What is the cheapest LLM that is actually good for coding?
DeepSeek V4 Pro, at $0.44 input and $0.87 output per million tokens (verified July 10, 2026), is the strongest low-cost pick, roughly 10 to 16 times cheaper per token than the top-tier flagships. Qwen3-Coder-Plus and GLM-5.2 sit in the same value band under $1.20 per heavy session.
Can I self-host an LLM for coding?
Yes, with a real GPU. DeepSeek, Qwen3-Coder, GLM, and Mistral Devstral publish downloadable weights. Sub-8B models that fit a 16GB laptop stay weak: an AMD team reported they can barely produce working retro games (Hacker News, October 2025). Frontier open weights need serious hardware.
Do SWE-bench scores predict real-world coding performance?
Partly. SWE-bench Verified measures whether a patch passes a repo test suite on 500 real GitHub issues, which is closer to real work than HumanEval. But vendor scores use custom scaffolds and best-of-N runs, and day-to-day quality drifts.

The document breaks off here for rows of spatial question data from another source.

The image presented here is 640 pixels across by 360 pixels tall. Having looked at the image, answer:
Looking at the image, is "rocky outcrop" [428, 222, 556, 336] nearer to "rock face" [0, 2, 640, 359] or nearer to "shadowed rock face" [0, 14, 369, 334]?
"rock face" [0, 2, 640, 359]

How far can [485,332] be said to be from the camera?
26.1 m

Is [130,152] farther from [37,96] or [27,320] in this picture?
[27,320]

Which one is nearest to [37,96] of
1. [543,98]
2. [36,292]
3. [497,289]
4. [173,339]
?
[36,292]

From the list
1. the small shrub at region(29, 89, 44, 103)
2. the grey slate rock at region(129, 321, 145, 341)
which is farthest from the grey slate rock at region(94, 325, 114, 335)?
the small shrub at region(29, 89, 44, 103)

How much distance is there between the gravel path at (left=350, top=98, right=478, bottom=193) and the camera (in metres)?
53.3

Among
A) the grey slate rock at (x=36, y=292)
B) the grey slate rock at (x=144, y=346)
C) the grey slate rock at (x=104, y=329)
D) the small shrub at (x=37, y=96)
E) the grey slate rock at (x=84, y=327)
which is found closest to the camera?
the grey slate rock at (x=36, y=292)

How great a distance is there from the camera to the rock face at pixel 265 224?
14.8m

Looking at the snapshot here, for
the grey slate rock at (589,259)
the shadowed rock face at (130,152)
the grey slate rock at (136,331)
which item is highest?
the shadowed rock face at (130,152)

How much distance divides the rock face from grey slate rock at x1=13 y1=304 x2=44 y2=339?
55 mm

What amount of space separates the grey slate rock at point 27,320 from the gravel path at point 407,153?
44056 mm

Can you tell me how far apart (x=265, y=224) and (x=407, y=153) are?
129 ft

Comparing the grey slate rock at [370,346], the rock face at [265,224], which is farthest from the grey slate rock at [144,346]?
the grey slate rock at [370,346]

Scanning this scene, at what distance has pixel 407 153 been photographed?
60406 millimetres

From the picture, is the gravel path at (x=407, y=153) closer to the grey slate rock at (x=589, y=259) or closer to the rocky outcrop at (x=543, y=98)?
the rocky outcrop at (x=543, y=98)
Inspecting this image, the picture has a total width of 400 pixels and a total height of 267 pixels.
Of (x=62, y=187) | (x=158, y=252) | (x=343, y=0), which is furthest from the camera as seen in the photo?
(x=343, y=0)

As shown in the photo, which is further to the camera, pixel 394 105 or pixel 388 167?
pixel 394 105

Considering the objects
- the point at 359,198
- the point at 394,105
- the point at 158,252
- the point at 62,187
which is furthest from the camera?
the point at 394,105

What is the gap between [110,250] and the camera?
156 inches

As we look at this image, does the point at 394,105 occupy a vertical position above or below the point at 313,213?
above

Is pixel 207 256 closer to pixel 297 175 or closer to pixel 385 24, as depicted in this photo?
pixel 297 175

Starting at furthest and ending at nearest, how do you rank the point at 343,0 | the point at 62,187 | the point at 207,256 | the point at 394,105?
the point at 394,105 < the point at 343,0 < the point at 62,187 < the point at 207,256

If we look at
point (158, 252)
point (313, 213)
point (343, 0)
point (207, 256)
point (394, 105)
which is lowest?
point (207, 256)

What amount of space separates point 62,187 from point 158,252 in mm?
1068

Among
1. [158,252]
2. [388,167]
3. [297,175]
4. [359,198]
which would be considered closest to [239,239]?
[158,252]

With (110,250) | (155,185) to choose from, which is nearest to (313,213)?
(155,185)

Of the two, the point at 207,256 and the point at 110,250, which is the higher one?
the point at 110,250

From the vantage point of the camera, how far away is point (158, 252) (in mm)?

Treat a score as a claim, not a guarantee.
Prices last verified July 10, 2026 from the OpenRouter /api/v1/models snapshot (models-2026-07-10.json), input and output in USD per million tokens. Quality reads draw on the July 9, 2026 Google AI Overview and its cited pages, plus 60 combined threads from r/ClaudeAI, r/ChatGPTPro, r/automation, and Hacker News. Vendor benchmark figures are self-reported and labeled as claims. We have not run our own coding suite on these models yet; dated results will be added with a changelog entry.
Disclosure: we have no affiliate or business ties to Anthropic, OpenAI, Google, DeepSeek, Alibaba, Z.ai, Mistral, or OpenRouter as of publication. If that changes, this paragraph will say so.